*DOCUMENT EXCERPT*:
Content-Transfer-Encoding: 7bit
Errors-To: ltp-bounces+ltp=archiver.kernel.org@lists.linux.it
Sender: "ltp" <ltp-bounces+ltp=archiver.kernel.org@lists.linux.it>


On Sun Sep 28, 2025 at 5:07 AM CEST, Samir Mulani wrote:
> This test is designed to detect a kernel allocation race introduced
> with hugepage demand-faulting.  The problem is that no lock is held
> between allocating a hugepage and instantiating it in the
> pagetables or page cache index.  In between the two, the (huge)
> page is cleared, so there's substantial time.  Thus two processes
> can race instantiating the (same) last available hugepage - one
> will fail on the allocation, and thus cause an OOM fault even
> though the page it actually wants is being instantiated by the
> other racing process.
>
> Signed-off-by: Samir Mulani <samir@linux.ibm.com>
> ---
> v3: --Addressed the below requested changes
> 1. Added support to run test cases multiple times using the -iN or -IN option.
> 2. Removed unnecessary comments.
> 3. Set "shared" mode as the default for mmap when the user does not specify
>    <shared/private> with the -m option.
> 4. Updated user-facing help messages to clarify how to use the -m option.
> ---
>  runtest/hugetlb                               |   1 +
>  testcases/kernel/mem/.gitignore               |   1 +
>  .../kernel/mem/hugetlb/hugemmap/hugemmap36.c  | 300 ++++++++++++++++++
>  3 files changed, 302 insertions(+)

*SET TASK 1*:
Extract the part of the patch email starting with "On Sun Sep 28, 2025" and going on through "other racing process.".
*SET TASK 2*:
In the patch email, which mmap mode does v3 set as the default when the user does not specify one with the -m option?
Rely on the patch email alone.

*DATA BLOCK*:
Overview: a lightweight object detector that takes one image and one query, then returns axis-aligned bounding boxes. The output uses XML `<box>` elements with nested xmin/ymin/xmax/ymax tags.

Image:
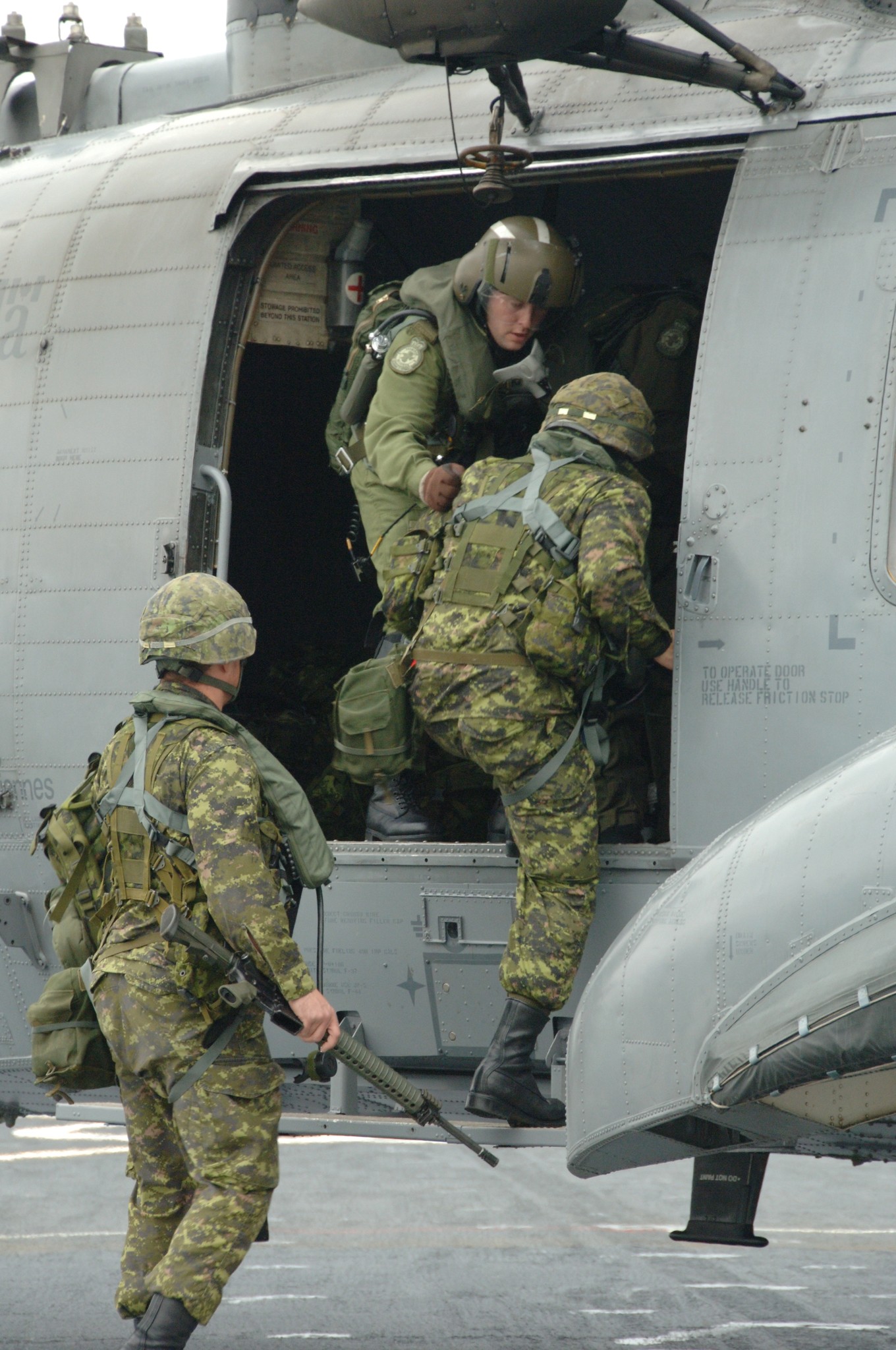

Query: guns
<box><xmin>159</xmin><ymin>902</ymin><xmax>501</xmax><ymax>1169</ymax></box>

*COMPLETE ANSWER 1*:
On Sun Sep 28, 2025 at 5:07 AM CEST, Samir Mulani wrote:
> This test is designed to detect a kernel allocation race introduced
> with hugepage demand-faulting.  The problem is that no lock is held
> between allocating a hugepage and instantiating it in the
> pagetables or page cache index.  In between the two, the (huge)
> page is cleared, so there's substantial time.  Thus two processes
> can race instantiating the (same) last available hugepage - one
> will fail on the allocation, and thus cause an OOM fault even
> though the page it actually wants is being instantiated by the
> other racing process.

*COMPLETE ANSWER 2*:
Shared mode.